▶ [Document text]
***
It is my belief that in a decade 90% of people will use a tablet, smartphone or other non-desktop device as their primary computing interface. I actually made this prediction two years ago so have only eight years left, and the success of the iPad implies that we may actually be ahead of schedule. At this point I think my prediction is relatively uncontroversial. Tablets and smartphones have a managed or 'curated' computing experience. These devices actually meet the computing needs of most people better than a traditional desktop PC. Note: for the purposes of this discussion I mean both laptops and desktop computers running MacOSX, Windows, or a Linux Desktop. anything with an exposed filesystem. These managed computing devices will continue to get better and more powerful, mostly replacing the PC.

So, that's great for the 90%. They will be able to get their jobs done with no fuss. But what about the 10%? What about the people who create content professionally? What about the programmers? The digital artists? The data analysts? The hackers? Are PCs going to atrophy as all attention moves to the 90%? I don't think so. In fact, I think this could be a renaissance of desktop computing. We've been kind of stuck in a rut for the past decade. Desktop interfaces haven't changed much since about 2000. Certainly they are prettier, but they haven't' really gotten better or more productive. I think we could have some really interesting things coming. But first, a diversion.
***
[Scene-based spatial questions]
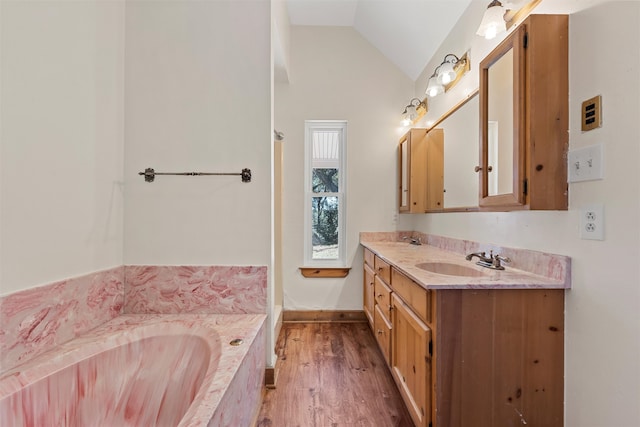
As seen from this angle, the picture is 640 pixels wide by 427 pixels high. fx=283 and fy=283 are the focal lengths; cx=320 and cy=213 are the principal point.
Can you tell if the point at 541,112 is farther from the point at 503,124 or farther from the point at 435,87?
the point at 435,87

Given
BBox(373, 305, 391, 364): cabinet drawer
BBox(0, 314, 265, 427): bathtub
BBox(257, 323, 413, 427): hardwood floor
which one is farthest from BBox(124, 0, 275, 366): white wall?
BBox(373, 305, 391, 364): cabinet drawer

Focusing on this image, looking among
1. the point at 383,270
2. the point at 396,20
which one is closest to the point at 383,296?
the point at 383,270

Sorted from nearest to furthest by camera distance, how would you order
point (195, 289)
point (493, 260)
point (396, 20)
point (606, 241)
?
point (606, 241) → point (493, 260) → point (195, 289) → point (396, 20)

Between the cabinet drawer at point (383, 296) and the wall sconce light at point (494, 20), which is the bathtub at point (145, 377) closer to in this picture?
the cabinet drawer at point (383, 296)

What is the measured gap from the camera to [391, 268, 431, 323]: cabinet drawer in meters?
1.26

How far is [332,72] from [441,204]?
180 centimetres

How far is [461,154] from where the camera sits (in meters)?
2.00

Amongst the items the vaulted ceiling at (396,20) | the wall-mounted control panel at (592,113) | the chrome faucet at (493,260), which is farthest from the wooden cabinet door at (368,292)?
the vaulted ceiling at (396,20)

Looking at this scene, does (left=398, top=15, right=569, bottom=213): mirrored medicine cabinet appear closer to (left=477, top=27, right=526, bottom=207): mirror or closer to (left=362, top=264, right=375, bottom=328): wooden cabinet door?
(left=477, top=27, right=526, bottom=207): mirror

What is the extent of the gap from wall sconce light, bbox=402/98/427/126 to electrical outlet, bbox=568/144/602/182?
1644 millimetres

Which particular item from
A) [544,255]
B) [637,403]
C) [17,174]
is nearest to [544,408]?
[637,403]

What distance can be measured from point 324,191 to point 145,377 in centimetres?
221

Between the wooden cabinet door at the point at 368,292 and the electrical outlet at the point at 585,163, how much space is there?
1645 millimetres

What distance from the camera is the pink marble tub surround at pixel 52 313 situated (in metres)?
1.04
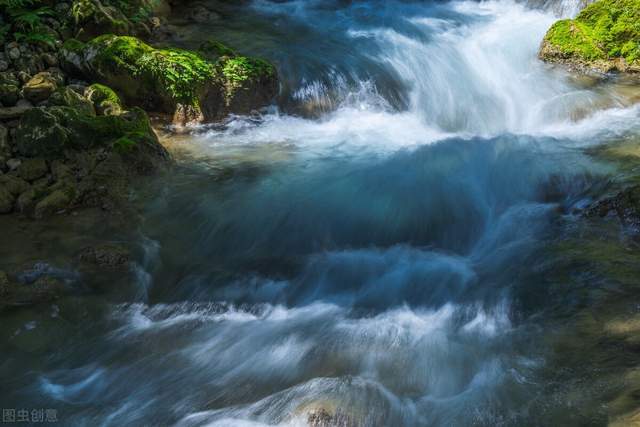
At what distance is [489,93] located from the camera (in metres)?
10.5

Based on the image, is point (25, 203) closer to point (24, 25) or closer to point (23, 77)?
point (23, 77)

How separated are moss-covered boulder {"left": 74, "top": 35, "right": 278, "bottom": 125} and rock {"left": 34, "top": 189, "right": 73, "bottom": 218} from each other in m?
2.84

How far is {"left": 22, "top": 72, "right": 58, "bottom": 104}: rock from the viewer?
7922mm

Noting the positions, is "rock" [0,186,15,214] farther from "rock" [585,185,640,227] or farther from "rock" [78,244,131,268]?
"rock" [585,185,640,227]

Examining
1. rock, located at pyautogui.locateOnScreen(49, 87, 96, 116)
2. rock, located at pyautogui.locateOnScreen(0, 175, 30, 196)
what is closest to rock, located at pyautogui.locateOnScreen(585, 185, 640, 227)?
rock, located at pyautogui.locateOnScreen(0, 175, 30, 196)

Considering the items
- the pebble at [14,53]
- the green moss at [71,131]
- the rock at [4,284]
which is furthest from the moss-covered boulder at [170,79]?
the rock at [4,284]

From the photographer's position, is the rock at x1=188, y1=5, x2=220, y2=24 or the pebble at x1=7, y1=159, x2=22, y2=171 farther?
the rock at x1=188, y1=5, x2=220, y2=24

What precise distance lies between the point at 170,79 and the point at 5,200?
3.45 metres

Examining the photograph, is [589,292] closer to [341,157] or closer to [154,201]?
[341,157]

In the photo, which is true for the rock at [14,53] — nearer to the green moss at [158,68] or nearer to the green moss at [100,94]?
the green moss at [158,68]

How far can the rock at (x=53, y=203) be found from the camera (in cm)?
642

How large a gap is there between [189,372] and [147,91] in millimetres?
5715

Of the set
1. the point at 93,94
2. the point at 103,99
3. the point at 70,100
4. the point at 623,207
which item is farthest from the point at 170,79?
the point at 623,207

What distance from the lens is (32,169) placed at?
22.3 feet
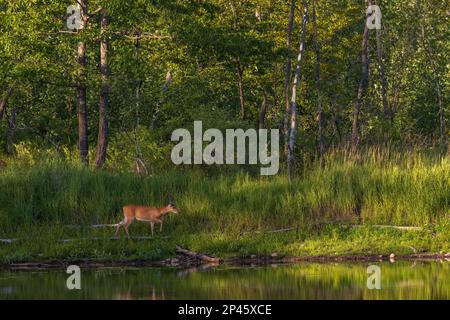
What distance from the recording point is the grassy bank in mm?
19984

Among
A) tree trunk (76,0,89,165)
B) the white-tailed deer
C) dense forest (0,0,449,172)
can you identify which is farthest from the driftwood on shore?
tree trunk (76,0,89,165)

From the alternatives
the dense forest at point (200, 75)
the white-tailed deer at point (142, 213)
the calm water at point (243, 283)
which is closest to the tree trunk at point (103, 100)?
the dense forest at point (200, 75)

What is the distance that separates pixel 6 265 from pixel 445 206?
9.15 metres

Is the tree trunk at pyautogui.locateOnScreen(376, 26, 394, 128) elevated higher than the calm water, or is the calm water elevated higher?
the tree trunk at pyautogui.locateOnScreen(376, 26, 394, 128)

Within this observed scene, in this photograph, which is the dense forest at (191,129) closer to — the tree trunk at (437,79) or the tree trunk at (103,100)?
the tree trunk at (103,100)

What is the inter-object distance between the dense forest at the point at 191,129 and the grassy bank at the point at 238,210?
0.12ft

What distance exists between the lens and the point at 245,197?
2158cm

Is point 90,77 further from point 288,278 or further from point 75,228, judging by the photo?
point 288,278

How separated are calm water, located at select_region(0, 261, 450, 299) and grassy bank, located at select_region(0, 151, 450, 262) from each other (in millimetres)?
1167

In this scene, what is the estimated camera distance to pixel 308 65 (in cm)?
3906

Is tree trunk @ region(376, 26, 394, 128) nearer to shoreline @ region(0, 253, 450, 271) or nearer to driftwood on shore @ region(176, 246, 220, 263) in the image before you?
shoreline @ region(0, 253, 450, 271)

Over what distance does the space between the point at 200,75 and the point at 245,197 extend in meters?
9.82

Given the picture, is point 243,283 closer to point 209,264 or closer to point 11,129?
point 209,264
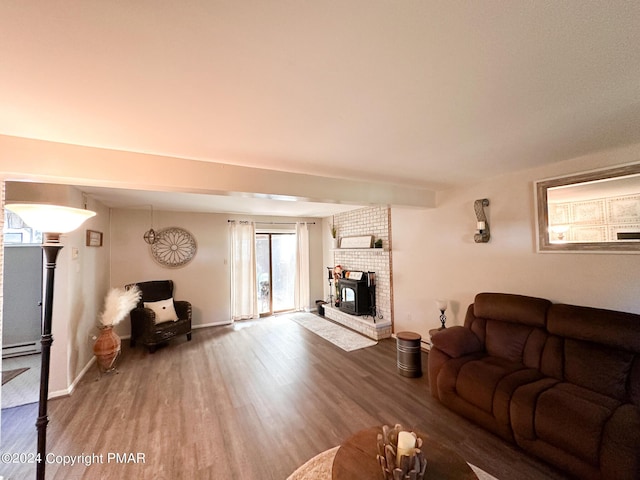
***
▶ [Task requirements]
**a.** Condense the paragraph of the passage on tablets and PCs that begins "So, that's great for the 90%" into a shorter version that keeps its main facts.
**b.** Repeat the stretch of the passage on tablets and PCs from "So, that's great" through "first, a diversion.", word for word.

▶ [Exercise solutions]
**a.** Managed devices will serve the 90% well, but the 10% who create content professionally, such as programmers, digital artists, data analysts and hackers, still need PCs. The author does not expect PCs to atrophy and instead sees a possible renaissance of desktop computing. Desktop interfaces have barely changed since about 2000. They have grown prettier but not better or more productive, and the author thinks interesting developments could be coming.

**b.**
So, that's great for the 90%. They will be able to get their jobs done with no fuss. But what about the 10%? What about the people who create content professionally? What about the programmers? The digital artists? The data analysts? The hackers? Are PCs going to atrophy as all attention moves to the 90%? I don't think so. In fact, I think this could be a renaissance of desktop computing. We've been kind of stuck in a rut for the past decade. Desktop interfaces haven't changed much since about 2000. Certainly they are prettier, but they haven't' really gotten better or more productive. I think we could have some really interesting things coming. But first, a diversion.